Поэтому я уверен: появление политического ислама в полном смысле слова – и никаких соперников у него не будет.
В политическом исламе поклоняются только Всевышнему, Аллаху. А это поклонение надо расшифровывать. Ведь слово «ибадат», которое переводится как поклонение, на самом деле – «служение». Вот, говорят, что «намаз» – это поклонение, ибадат, это чисто конфессиональный ритуал. Да нет, «ибадат» – это служение, всестороннее служение. То есть мыслить, мыслить правильно, теологически – это чётко значит служить. Служение имеет много разных форм. Служение имеет своей осью познание, понимание.
Я думаю, что есть насущная необходимость многие вещи разъяснять на практике: то теоретическое обрамление, которое мы сегодня попытались сформулировать, носит очень общий ориентирующий характер.
Ислам есть ответ на проблему…[29]
19 января 2008
Ислам есть ответ на проблему, – проблему, которую, для того чтобы понять, каков на нее ответ, нужно уяснить в ее полноте, в ее динамике.
Для того чтобы начать подходить к этой проблеме, следует представить себе человека как чисто антропологическое создание, свободное от всех привходящих элементов, которые покрывают его как некая шелуха, то есть мы его освобождаем от социологических, экономических, родоплеменных и прочих оберток. У нас происходит нечто подобное началу фильма «Терминатор», когда из другого измерения к нам вброшен голый человек, который из «седальной» позиции разгибается, выпрямляется, встает и оказывается совершенно чуждым во враждебном мире. Некая единица, сформированная по определенным чертежам, обладающая определенной экзистенцией, весом, но вброшенная в то, что называется в широком смысле не-Я.
В отличие от «терминатора», который приходит на данную площадку, уже заряженный проектом, оружием, готовый и так далее, антропологическое существо – человек – рождается не только в смысле того, что он новорожденный, но и в более глубоком, фундаментальном смысле, абсолютно как улитка без панциря, совершенно незащищенный.
Он сразу испытывает на себе вызовы различных типов, которые начинают его угнетать. Мы пропускаем здесь влияние школы, семьи, общества и так далее, – мы представляем себе, как в «Повести о Хайе ибн Якзане»[30]: там из ила поднимается человек, и он доходит до полноразмерного состояния, обладает мыслью, обладает развитыми органами чувств. Антропологическое существо – человек – обнаруживает, что перед ним две площадки, на которых его вынуждают играть – две площадки с разными правилами. От него не зависит – играть – не играть на этих площадках, потому что это жесткие первичные фундаментальные вызовы. Одна площадка связана с другой, но они разные.

» Данные для анализа:
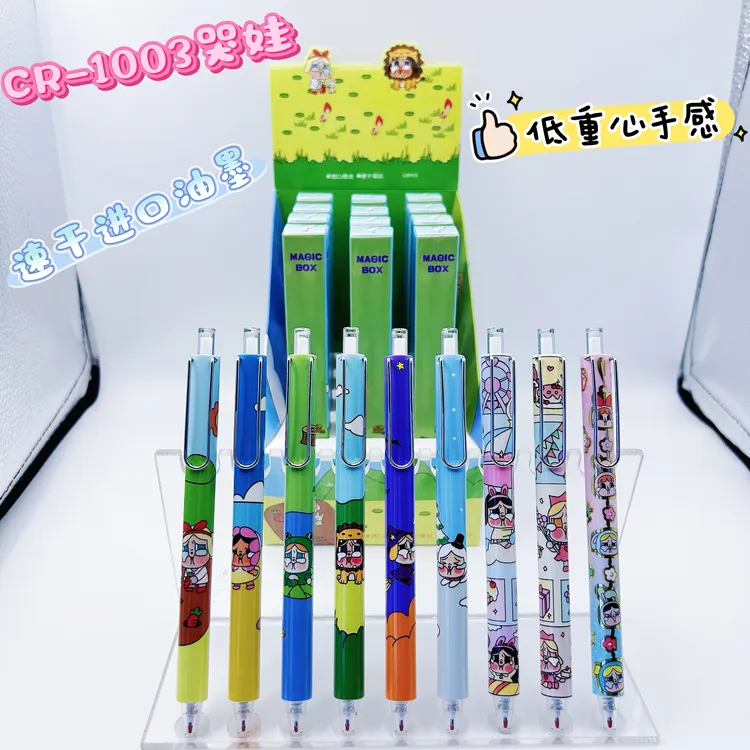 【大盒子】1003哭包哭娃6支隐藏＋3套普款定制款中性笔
...
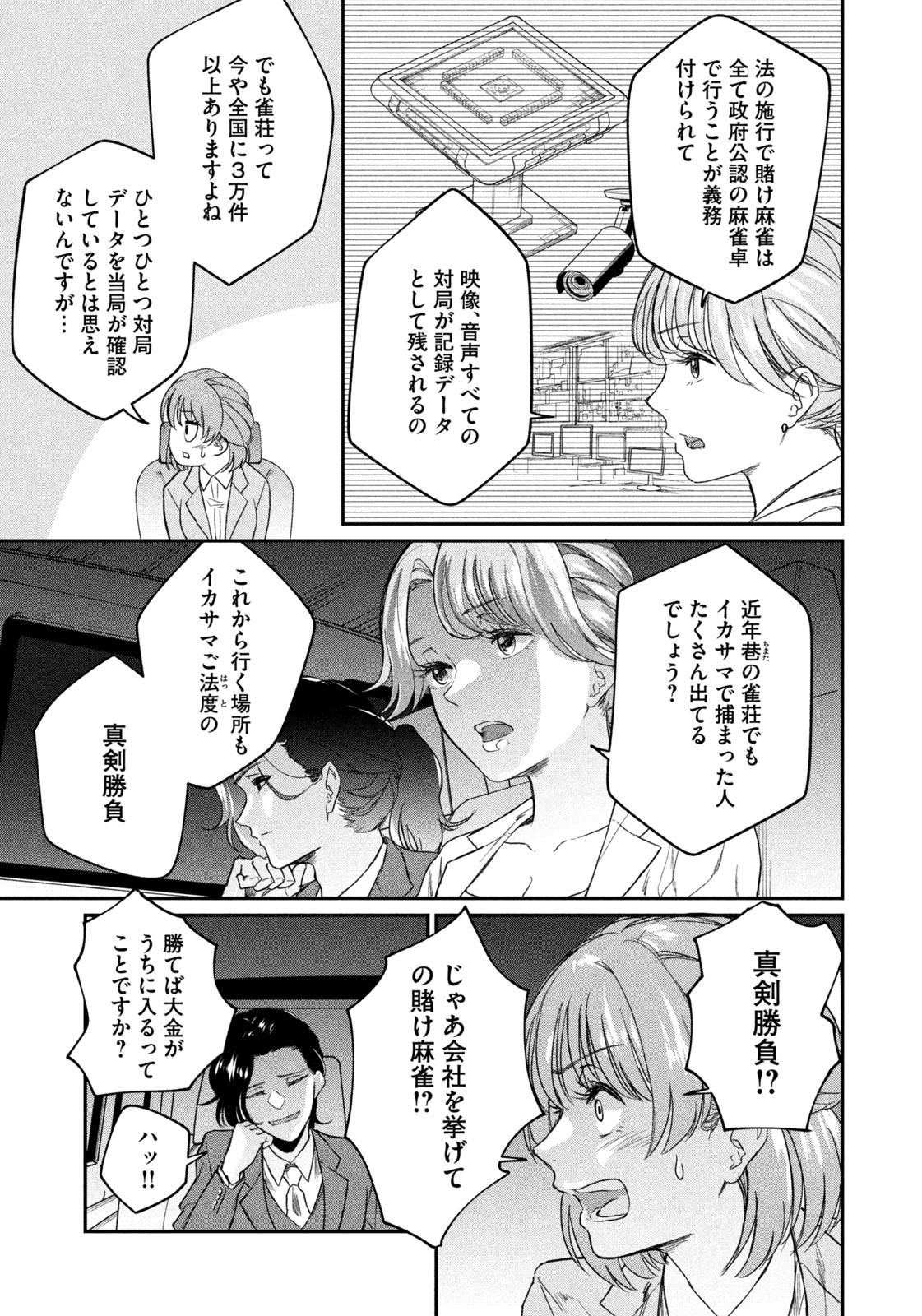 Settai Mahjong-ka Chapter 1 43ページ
...
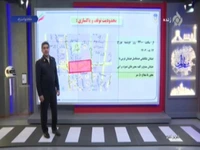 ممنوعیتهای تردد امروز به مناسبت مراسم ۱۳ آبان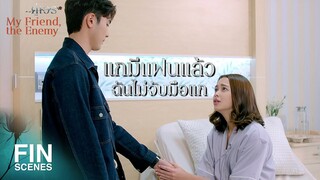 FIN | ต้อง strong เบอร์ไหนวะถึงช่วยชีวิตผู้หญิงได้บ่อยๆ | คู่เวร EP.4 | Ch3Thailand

» Набор заданий:
- 1) Выведите без изменений фрагмент текста об исламе, начиная со слов «Ислам есть ответ на проблему…[29]» и далее до слов «в ее динамике.».
- 2) Продолжите текст об исламе с того места, где он заканчивается.
Записи для работы не нужны.

» Ответы по пунктам:
- 1)
Ислам есть ответ на проблему…[29]
19 января 2008
Ислам есть ответ на проблему, – проблему, которую, для того чтобы понять, каков на нее ответ, нужно уяснить в ее полноте, в ее динамике.

- 2)
Что это за площадки? Одна площадка – это площадка опыта, площадка перцепции. Человек обнаруживает, что его чувствующее Я находится в окружении среды чувственных феноменов, в которых первоначально даже он не может разобраться на ранней стадии своего становления: что из них является вполне внутренним, то есть относится к его ощущениям телесным, а что является вполне внешним, то есть находится за границами его тела.
Это перцепция неких феноменов в их сыром виде, как «пятен Роршаха», которые действуют на него в своем хаотическом многообразии. Можно было бы их проигнорировать: закрыв глаза, например, попытаться отключиться, но эта площадка не дает ему сделать, потому что среда давит, она имплозивна. Можно себе представить такого «антропологического» новорожденного человека как некую точку, по отношению к которой со стороны периферии вытянуты стрелки, «прессующие», давящие эту точку, – развивается давление колоссальной мощи, которое в пределе грозит поглотить, аннигилировать эту точку, отличающуюся от среды. Она «схлопнется», и среда восстановит свою гомогенность. Естественно, человек – раз уж он вброшен – заботится о том, чтобы противостоять этим страшным силам давления.
Есть вторая площадка, тесно связанная с первой, с перцепцией: это площадка мысли. Мысль имеет совершенно иной вектор. Это эксплозивная площадка, потому что мысль есть стрелка, которая от субъекта, от этого «антропологического» человека – антропологической «улитки», обнаженной, вброшенной в чуждую, враждебную среду, – стрелка, которая идет от центра наружу.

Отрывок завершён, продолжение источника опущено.